“Left her home!” His ruddy colour disappeared in a moment; he threw himself off his horse. “What do you mean? I do not understand you!” he cried.

“Glendochart,” said Mary seriously, “nobody has told me; but I don’t think you were meaning to make any secret of it, that it was after Kirsteen you were coming to our house.”

The elderly lover coloured a little. “I would not hide it from you that that was my intention. It was her,” he said with a little apologetic wave of his hand, “that I saw first of the family, and upon her I fixed my fancy; not that all the daughters of Drumcarro were not worthy of every admiration.”

“Oh, Glendochart, ye need not apologize. Fancy is free, as is well known. I saw it well from the first, for a sister’s eyne are quick to observe; but, if ye will believe me, the one that never noticed was just Kirsteen herself.”

“Not possible!” said the wooer, with this time a little flush of offence.
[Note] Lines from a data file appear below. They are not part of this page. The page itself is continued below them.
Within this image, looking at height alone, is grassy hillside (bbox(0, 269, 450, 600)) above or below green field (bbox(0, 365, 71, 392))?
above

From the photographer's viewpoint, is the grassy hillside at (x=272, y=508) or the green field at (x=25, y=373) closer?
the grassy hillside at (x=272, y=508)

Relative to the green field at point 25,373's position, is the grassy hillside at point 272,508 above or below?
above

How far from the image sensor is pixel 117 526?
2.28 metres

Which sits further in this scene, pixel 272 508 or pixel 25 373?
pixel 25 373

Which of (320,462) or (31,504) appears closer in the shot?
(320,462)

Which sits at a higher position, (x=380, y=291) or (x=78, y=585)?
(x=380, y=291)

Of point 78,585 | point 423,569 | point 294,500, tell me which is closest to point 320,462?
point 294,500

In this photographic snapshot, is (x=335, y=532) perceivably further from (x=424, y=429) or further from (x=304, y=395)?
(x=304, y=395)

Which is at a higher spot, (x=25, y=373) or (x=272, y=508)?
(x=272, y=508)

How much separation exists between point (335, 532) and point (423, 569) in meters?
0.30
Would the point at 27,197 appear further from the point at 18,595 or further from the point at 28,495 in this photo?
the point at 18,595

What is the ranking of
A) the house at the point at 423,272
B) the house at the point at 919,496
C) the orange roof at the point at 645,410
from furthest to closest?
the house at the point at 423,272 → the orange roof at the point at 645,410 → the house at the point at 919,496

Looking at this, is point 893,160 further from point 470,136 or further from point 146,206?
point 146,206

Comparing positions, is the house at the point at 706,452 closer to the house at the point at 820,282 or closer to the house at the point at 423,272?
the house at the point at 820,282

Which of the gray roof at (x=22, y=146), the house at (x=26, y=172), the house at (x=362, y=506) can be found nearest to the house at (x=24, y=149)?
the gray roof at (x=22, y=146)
“But it is just very possible—her mind was not set on anything of the kind. And it was her opinion that just friendship and kindness—for all the family——”

“Did she bid ye tell me this?”

“No, no—she said nothing, poor thing. If she had but spoken either to me, that could have explained for her, or to you that would never have forced her——”

“Forced her!” cried the old beau, who had always prided himself upon the fact that his was neither the form nor the eye,

“Which youthful maidens wont to fly.”